İSTANBUL (AA) - İstanbul'da bir araya gelen sivil toplum kuruluşları (STK) çocuk şiddetine ve ayrımcılığa karşı yaptıkları ortak basın açıklamasıyla tepki gösterdi.

Fatih'te bir otelde düzenlenen basın toplantısı Mülteci Hakları Derneği, Yeryüzü Çocukları Derneği, Yeryüzü Avukatları Derneği, Mülteci Dernekler Federasyonu ve İnsan Hak ve Hürriyetleri (İHH) İnsani Yardım Vakfı öncülüğünde bir araya gelen sivil toplum kuruluşlarının katılımıyla düzenlendi.

Toplantıda, STK'ler adına basın açıklamasını okuyan Yeryüzü Çocukları Derneği Yönetim Kurulu Üyesi Avukat Betül Zağlı Topal, çocuğa yönelik şiddetin toplumdaki artış hızının, toplumsal huzur ve güven ortamı için ciddi tehlike teşkil ettiğini belirtti.
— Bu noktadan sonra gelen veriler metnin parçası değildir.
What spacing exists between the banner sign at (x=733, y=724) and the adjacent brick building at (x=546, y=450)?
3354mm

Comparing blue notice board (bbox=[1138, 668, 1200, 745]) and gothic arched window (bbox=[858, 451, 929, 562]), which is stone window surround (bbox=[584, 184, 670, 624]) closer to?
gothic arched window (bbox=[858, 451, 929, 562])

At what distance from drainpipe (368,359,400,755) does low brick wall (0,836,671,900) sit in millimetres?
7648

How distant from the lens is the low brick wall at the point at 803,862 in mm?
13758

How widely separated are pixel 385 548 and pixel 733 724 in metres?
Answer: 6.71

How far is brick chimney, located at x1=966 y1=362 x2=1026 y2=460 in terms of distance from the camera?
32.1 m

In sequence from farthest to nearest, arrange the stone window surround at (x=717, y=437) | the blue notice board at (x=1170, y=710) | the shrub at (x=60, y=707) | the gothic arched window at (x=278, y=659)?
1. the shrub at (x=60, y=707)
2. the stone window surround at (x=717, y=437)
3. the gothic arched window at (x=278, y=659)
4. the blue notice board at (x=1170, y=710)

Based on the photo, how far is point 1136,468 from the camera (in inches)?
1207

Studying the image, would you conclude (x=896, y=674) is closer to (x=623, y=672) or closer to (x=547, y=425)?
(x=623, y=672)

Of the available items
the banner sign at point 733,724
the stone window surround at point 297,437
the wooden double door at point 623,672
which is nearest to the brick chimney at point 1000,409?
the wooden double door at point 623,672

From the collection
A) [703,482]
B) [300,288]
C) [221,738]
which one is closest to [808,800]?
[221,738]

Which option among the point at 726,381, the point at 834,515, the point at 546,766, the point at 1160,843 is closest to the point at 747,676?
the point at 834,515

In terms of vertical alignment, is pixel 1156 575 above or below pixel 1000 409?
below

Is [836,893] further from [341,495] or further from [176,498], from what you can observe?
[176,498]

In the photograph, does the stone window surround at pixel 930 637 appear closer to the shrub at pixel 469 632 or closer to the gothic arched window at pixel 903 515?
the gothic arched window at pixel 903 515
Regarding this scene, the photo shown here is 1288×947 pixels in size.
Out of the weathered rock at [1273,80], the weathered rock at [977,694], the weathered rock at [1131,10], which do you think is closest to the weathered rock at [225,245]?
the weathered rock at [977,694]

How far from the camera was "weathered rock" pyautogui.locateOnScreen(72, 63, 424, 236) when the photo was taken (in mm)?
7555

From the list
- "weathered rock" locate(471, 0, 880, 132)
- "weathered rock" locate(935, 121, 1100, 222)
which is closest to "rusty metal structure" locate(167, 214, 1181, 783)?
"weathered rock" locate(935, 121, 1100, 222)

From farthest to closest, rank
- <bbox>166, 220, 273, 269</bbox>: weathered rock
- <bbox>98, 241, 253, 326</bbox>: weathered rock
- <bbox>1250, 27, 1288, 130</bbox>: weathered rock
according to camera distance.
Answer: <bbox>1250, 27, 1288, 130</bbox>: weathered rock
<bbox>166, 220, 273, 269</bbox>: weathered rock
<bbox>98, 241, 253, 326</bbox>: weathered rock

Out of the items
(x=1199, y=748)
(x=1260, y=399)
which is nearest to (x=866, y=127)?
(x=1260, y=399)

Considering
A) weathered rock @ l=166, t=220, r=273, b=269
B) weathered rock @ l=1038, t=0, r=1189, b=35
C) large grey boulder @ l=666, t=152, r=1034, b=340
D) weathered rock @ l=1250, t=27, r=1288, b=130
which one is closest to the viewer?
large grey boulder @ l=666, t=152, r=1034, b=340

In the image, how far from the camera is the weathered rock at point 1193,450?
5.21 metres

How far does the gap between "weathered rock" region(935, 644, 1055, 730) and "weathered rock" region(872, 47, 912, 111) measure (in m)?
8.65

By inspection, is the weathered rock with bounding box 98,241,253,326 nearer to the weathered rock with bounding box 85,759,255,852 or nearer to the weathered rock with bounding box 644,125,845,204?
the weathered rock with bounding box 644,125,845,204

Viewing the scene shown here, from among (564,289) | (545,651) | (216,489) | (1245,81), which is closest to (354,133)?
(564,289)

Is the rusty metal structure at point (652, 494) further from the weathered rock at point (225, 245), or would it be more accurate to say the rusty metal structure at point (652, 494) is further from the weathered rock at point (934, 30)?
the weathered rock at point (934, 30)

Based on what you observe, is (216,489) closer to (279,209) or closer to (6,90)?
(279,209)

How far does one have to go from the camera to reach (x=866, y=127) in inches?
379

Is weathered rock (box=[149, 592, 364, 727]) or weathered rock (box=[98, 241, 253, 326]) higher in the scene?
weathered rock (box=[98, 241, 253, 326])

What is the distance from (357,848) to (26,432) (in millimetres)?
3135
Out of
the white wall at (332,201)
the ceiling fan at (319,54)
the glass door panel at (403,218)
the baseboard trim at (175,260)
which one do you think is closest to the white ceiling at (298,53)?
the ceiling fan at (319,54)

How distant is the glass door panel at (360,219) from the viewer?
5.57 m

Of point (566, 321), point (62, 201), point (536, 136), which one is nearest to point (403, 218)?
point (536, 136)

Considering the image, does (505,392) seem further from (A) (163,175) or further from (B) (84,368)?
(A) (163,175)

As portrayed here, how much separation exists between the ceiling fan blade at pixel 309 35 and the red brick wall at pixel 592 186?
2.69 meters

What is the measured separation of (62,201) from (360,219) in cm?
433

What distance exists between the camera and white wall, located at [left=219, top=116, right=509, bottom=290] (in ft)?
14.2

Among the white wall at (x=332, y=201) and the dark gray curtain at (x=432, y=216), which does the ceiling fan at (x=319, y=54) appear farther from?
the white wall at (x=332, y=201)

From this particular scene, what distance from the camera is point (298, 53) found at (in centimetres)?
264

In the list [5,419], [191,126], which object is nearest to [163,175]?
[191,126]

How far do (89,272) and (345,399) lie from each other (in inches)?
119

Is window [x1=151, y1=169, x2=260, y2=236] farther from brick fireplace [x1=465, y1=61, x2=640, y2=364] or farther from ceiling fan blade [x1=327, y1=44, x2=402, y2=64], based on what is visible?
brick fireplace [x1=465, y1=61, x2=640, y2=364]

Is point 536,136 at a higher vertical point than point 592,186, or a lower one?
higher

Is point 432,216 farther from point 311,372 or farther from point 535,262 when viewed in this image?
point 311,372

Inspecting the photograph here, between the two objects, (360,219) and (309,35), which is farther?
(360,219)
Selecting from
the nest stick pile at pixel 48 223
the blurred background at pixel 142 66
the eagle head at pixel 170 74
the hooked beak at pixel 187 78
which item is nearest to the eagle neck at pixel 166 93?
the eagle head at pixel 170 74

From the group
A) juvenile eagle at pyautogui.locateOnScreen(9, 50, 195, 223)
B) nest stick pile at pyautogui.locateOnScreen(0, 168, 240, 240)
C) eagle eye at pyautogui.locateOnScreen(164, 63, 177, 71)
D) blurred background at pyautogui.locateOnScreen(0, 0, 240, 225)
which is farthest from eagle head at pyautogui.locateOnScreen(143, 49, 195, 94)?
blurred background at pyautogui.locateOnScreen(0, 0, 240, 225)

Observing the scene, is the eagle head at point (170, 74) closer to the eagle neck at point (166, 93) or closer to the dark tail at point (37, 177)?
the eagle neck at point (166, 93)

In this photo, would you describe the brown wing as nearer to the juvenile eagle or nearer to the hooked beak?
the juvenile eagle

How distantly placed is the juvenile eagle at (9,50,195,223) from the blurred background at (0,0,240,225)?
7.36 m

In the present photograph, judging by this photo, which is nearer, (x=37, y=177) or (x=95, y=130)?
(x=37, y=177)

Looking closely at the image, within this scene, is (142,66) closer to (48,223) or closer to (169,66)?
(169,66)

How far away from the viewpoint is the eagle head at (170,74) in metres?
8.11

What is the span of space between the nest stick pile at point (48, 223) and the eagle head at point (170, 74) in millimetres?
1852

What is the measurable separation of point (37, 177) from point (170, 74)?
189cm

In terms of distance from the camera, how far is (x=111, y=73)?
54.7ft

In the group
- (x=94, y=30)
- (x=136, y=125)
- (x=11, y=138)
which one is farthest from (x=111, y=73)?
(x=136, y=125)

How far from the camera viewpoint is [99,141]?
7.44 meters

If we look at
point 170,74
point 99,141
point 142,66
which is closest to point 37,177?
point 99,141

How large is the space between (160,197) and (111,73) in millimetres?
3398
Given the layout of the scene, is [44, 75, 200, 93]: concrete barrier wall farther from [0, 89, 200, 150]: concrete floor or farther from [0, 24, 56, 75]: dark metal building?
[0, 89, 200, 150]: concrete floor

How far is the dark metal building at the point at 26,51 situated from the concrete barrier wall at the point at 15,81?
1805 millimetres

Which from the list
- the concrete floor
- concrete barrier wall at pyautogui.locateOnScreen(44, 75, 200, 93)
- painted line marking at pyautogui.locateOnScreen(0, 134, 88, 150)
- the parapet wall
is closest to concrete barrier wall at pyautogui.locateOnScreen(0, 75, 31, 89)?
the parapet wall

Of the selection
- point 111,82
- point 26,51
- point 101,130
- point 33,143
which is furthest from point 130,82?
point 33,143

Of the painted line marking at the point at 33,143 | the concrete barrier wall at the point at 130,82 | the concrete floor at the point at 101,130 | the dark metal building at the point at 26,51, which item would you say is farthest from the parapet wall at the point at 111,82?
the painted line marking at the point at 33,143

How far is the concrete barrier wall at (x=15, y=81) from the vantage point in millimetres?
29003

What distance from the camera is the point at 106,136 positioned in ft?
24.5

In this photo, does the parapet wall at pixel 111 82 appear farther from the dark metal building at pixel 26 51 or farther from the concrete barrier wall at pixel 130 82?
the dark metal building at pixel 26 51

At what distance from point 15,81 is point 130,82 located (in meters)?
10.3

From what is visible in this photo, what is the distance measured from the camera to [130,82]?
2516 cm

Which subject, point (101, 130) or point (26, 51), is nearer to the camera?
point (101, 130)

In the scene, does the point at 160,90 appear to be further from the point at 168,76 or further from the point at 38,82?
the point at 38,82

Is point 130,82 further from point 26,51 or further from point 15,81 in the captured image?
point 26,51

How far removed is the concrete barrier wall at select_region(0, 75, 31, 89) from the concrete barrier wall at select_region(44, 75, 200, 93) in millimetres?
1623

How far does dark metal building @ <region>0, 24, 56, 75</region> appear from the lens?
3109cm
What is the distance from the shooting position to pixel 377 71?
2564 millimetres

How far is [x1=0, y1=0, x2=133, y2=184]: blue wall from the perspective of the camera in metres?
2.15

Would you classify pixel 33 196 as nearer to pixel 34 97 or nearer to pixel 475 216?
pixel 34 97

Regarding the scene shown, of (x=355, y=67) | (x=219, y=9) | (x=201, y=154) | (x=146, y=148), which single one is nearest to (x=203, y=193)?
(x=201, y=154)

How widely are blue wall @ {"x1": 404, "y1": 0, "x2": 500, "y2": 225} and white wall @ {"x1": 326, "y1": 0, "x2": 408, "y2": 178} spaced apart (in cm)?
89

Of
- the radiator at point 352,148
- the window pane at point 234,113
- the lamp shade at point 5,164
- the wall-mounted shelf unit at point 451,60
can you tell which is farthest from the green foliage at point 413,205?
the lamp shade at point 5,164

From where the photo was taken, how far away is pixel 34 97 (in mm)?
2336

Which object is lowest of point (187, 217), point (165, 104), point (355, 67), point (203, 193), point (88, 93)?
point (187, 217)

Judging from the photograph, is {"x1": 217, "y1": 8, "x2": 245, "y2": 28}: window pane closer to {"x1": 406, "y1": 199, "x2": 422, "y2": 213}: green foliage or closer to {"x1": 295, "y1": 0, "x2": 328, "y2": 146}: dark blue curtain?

Narin Güran'ın Diyarbakır'da, Suriyeli Abdullatif'in İstanbul'da öldürüldüğünü hatırlatan Topal, şunları söyledi:

"İstanbul Gaziosmanpaşa'da 15 yaşındaki tekstil işçisi Suriyeli Abdullatif, arkadaşlarıyla bir çocuk parkında otururken silahlı saldırıya uğramıştır. Saldırganlar parkta oturan çocuklara 12 kurşun sıkarak ateş açmışlardır. Bu saldırıda Abdullatif'e dört kurşun isabet etmiştir. Henüz hayatının baharında, sadece 15 yaşındaki Abdullatif bu hayattan acımasızca koparılmıştır. Bir yıl önce, 6 Şubat 2023 depreminde, annesi ve kardeşinin vefatının acı tazeliğinde Abdullatif de onların aralarına katılarak hayata veda etmiştir."

Topal, yaşanan olayla ilgili 5 kişinin gözaltına alındığını belirterek "Yeryüzü Çocukları Derneğinin ve Abdullatif'in ailesinin avukatları olarak tüm suçluların ve azmettirenlerin hak ettiği cezayı alması için takipçi olacağımızı kamuoyuna bildiririz." ifadelerini kullandı.

- "Cezalar yeterli ve caydırıcı hale getirilmeli"

Çocukların korunması ve haklarının güvenceye alınması adına, suçların caydırıcılığının artırılması ve sokakların güvenliğinin sağlanmasının zaruri olduğunu kaydeden Topal, sözlerini şöyle sürdürdü:

"Yaşanan çocuk cinayetlerinde ve istismar olaylarında bu gibi vahşi eylemleri işleyenlerin genellikle ilk suç eylemi olmadığı bilinmektedir. Suçla mücadelede, faillerin mükerrer eylemleri çocuklarımız için tehdit oluşturmadan harekete geçilmelidir. Cezaların yetersizliği, herhangi bir ıslah ediciliğinin olmadığı ve hatta verilen cezaların infaz edilmediği açıkça ortadadır. Cezalar yeterli ve caydırıcı hale getirilmeli, cezaların infazı için infaz kanununda gereken düzenlemeler yapılmalıdır. Aksi halde katledilen nice çocuk haberini almamız kaçınılmaz hale gelecektir. "

Topal; milliyet, din, dil, ırk fark etmeksizin tüm çocukları korumak ve gözetmenin, toplumun asli sorumluluğu olduğunu vurgulayarak şiddete, istismara kurban gitmiş tüm çocuklar adına adaletin sağlanmasını ve sokakların güvenilir hale getirilmesini talep ettiklerini sözlerine ekledi.